Defense & National Security

Why Obama isn’t talking about deep domestic cuts

Why Obama isn't talking about deep domestic cuts

On an ordinary weekday in November, a group of visitors to the office of House Speaker John Boehner (R-Ohio) suddenly stripped off all their clothes and began chanting. Amid the flurry of press attention and the indecency arrests that followed, it emerged that the protesters were petitioning Boehner not to agree to impending cuts to funding for AIDS drugs and health research.

Arguably, the naked demonstration should have taken place at the White House instead of the Capitol. The AIDS cuts in question, it turns out, are yet another element of the sequester mechanism that will slash $1.2 trillion from domestic and defense spending over the next decade without strategy or planning.

And, as reported in Bob Woodward’s book “The Price of Politics” earlier this year, President Barack Obama and his staff single-handedly created the sequester as an “enforcement mechanism” for Congress to work out its budgetary differences. A majority of Republicans and Democrats passed the bill, and Obama signed it.

“This is a deal we can probably live with,” he said, in Woodward’s retelling.

With the brunt of the cuts falling on defense program spending, Republicans have long felt the onus to make a deal to avoid the sequester at any cost.

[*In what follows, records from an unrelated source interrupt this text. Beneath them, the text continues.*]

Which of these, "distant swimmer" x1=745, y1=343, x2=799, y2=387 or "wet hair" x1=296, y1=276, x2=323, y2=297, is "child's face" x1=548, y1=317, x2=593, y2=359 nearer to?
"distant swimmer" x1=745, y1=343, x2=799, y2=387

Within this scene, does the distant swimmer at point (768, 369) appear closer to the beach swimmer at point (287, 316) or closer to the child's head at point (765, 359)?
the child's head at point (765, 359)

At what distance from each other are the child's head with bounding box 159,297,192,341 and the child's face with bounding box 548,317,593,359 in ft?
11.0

A new Pew poll shows that a majority of Americans—53 percent—will blame the GOP if we go over the fiscal cliff. But the dirty secret of the sequester is that it would be devastating for Democrats too, and particularly Obama, since the plan leads clearly back to him.

In addition to AIDS funding (of which $500 million is at stake in the first year alone and some 9,400 individuals stand to lose access to free drugs), the sequester cuts would come down hard on public education, a beloved institution for Obama.

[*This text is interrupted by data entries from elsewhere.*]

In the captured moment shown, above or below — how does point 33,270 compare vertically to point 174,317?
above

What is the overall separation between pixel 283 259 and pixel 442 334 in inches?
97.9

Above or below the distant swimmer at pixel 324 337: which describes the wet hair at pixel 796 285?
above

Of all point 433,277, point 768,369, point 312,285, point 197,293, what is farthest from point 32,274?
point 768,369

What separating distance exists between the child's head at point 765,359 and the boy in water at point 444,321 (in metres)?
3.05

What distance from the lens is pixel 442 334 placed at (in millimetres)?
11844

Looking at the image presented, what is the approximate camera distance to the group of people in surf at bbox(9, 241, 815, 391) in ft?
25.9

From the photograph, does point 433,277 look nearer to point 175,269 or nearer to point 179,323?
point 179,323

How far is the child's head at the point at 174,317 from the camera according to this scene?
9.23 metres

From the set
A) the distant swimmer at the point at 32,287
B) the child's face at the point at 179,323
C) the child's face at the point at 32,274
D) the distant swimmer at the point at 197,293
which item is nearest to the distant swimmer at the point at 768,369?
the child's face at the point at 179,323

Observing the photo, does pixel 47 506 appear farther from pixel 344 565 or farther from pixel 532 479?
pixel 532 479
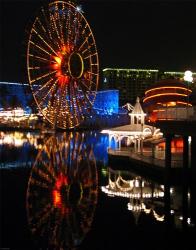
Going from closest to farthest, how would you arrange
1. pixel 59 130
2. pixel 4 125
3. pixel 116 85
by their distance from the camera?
pixel 59 130 → pixel 4 125 → pixel 116 85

A new study by the American Association of School Administrators shows that schools in the poorest areas will lose the most in sequestration. Using adjusted FY 2010 dollars, the study finds that schools receiving Impact Aid funding—typically those near military bases, in low-income populations, or near Indian reservations—would be hit first and hardest.

“In these schools, the immediate cuts of sequestration would translate into deferred maintenance and technology purchases, elimination of staff, increased class size and reduced professional development,” the study finds.

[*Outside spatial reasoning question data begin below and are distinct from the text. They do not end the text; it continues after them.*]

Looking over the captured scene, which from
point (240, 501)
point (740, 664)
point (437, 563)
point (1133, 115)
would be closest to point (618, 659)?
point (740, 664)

Also at great risk for massive cutbacks, beginning in the 2013-14 school year, are states such as Mississippi and Arkansas, which get 20 percent of their funds from the federal government.

“The bad cuts are just made worse because they just ignore the discussion about program needs, program effectiveness, and return on investment,’ said Noelle Ellerson, the study’s author. “It’s just very bad policy. It’s a lack of policy.”

Ellerson said she believed some solution would be reached to avoid sequestration and cited a recent conversation with White House staff about the issue as proof of Obama’s involvement, but acknowledged the president has been publicly silent on sequestration during campaign debates and since his reelection.

Not a top talking point

“As much as it’s not a top talking point of (Obama’s), (sequestration and the fiscal cliff) are inextricably linked,” she said.

Elizabeth Rorick, Deputy Executive Director of Government Affairs and Communication for the National PTA, said the organization is equipping parents with sequestration toolkits and discussion guides for citizen lobbying to Congress.

Rorick said she couldn’t speculate on Obama’s silence regarding sequester cuts.

“I don’t know what (Obama’s) plans are to address the issue,” she said. “We remain optimistic that they continue to have robust conversations around this important issue.”

While Washington analysts tend to believe that some last-ditch solution to stave off sequestration will be found, recent developments should give even sanguine observers cause for concern. After months of saying they trusted lawmakers to find a solution around sequestration, top defense officials announced Dec. 5 that they are now beginning to work with the Office of Management and Budget to plan for the budget reductions.

And in a statement last week that demonstrates the White House feels no responsibility for sequestration, Treasury Secretary Tim Geithner told CNBC that the administration was “absolutely” prepared to go over the fiscal cliff before yielding to Obama on sequestration.

Jim Dyer, a Republican strategist with the Podesta Group, said he believed a deal would still emerge from Congress before the end of December, but marveled at the apparent nonchalance the administration had shown in its approach to sequestration.

“After the president signed that (sequestration) deal, the White House posture has been and continues to be that this is Congress’s problem,” Dyer said. “Well, I’ve got to tell you I might take issue with that. I think this is all our problem and it’s the president’s problem too.”